##### INPUT #####

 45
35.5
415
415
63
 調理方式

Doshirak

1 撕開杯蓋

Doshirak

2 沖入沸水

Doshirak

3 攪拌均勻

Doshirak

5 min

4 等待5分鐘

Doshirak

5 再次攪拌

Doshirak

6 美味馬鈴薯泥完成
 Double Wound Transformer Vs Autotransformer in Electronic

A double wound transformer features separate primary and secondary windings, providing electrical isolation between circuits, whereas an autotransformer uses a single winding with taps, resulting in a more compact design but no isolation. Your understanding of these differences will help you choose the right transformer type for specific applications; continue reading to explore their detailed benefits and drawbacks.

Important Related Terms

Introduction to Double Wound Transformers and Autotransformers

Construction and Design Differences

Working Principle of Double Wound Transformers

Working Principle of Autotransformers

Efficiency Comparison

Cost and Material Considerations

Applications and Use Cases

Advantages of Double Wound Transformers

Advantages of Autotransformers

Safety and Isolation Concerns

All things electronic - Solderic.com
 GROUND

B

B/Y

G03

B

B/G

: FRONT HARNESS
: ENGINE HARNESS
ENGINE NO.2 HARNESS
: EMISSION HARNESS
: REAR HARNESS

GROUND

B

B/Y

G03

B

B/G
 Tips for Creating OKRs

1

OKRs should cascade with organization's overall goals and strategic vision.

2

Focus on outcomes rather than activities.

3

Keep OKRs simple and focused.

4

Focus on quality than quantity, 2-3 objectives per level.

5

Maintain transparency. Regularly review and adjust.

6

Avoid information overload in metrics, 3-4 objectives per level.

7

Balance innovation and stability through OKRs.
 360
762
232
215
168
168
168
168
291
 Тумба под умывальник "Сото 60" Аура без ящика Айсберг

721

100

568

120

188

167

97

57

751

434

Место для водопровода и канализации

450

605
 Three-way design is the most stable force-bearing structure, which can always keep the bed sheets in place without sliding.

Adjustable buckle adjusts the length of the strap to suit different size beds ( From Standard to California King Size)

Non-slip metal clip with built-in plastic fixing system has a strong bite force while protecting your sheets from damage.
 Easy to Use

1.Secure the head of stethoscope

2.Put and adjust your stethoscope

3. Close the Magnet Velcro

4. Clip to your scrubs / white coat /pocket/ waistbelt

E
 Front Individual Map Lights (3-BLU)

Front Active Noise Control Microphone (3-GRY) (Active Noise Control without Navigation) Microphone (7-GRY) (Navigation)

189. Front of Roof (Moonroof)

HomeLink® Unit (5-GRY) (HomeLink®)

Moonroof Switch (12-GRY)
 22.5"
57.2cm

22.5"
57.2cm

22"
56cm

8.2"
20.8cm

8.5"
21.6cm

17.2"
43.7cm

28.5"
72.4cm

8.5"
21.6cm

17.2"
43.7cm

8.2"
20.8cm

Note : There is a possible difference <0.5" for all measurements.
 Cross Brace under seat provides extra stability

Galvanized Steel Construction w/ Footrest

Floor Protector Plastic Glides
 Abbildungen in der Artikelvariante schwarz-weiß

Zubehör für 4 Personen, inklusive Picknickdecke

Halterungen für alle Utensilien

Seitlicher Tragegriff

#####

## REQUIRED ACTION
Tell how many lines of the listing contain the string "level", giving the number without any other words.

## EXERCISE RESPONSE
2